We reject the defendants' argument. The untoward results that could flow from such an interpretation may be illustrated by an example. Under the defendants' interpretation of the statute, had Nicholas Grunke killed the victim, and then both he and his brother Alexander had sexual intercourse with the victim's dead body, only Nicholas could be charged with and found guilty of sexual assault. Such an interpretation is contrary to the plain meaning of the statute, which nowhere indicates that prosecutions are limited to only those who cause the death of the victim.
The title of subsection (7) does not advance the defendants' argument. The title of the statute does not state that a perpetrator can be punished for attempted sexual assault of a corpse only when the perpetrator causes the victim's death. Moreover, because the title of a statute is not part of the statute, we do not consult the title "to create a doubt where none would otherwise exist." Wis. Valley Improvement Co. v. Pub. Serv. Comm'n of Wis., 9 Wis. 2d 606, 618, 101 N.W.2d 798 (1960). The plain language of subsection (7) leaves no doubt as to the applicability of Wis. Stat. § 940.225 in these circumstances- : subsection (7) applies regardless of "whether a victim is dead *460or alive." Accordingly, we will not construe the title of subsection (7) to create a contrary interpretation. Id.

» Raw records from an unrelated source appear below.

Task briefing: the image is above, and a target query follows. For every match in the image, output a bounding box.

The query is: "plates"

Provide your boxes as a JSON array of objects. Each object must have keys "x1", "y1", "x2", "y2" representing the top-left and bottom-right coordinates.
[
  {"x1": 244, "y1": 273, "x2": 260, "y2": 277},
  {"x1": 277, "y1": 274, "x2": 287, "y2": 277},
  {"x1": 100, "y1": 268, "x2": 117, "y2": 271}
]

The defendants' argument is further confounding when considered in tandem with their argument that the element of consent is superfluous. Their argument that the consent element is superfluous would apply equally when a perpetrator kills the victim and proceeds to have sexual contact or sexual intercourse with the corpse, the very Holt-type of circumstance for which subsection (7) was enacted. The defendants appear not to account for this disparity, and we decline to give judicial sanction to such an internally inconsistent interpretation of the statute.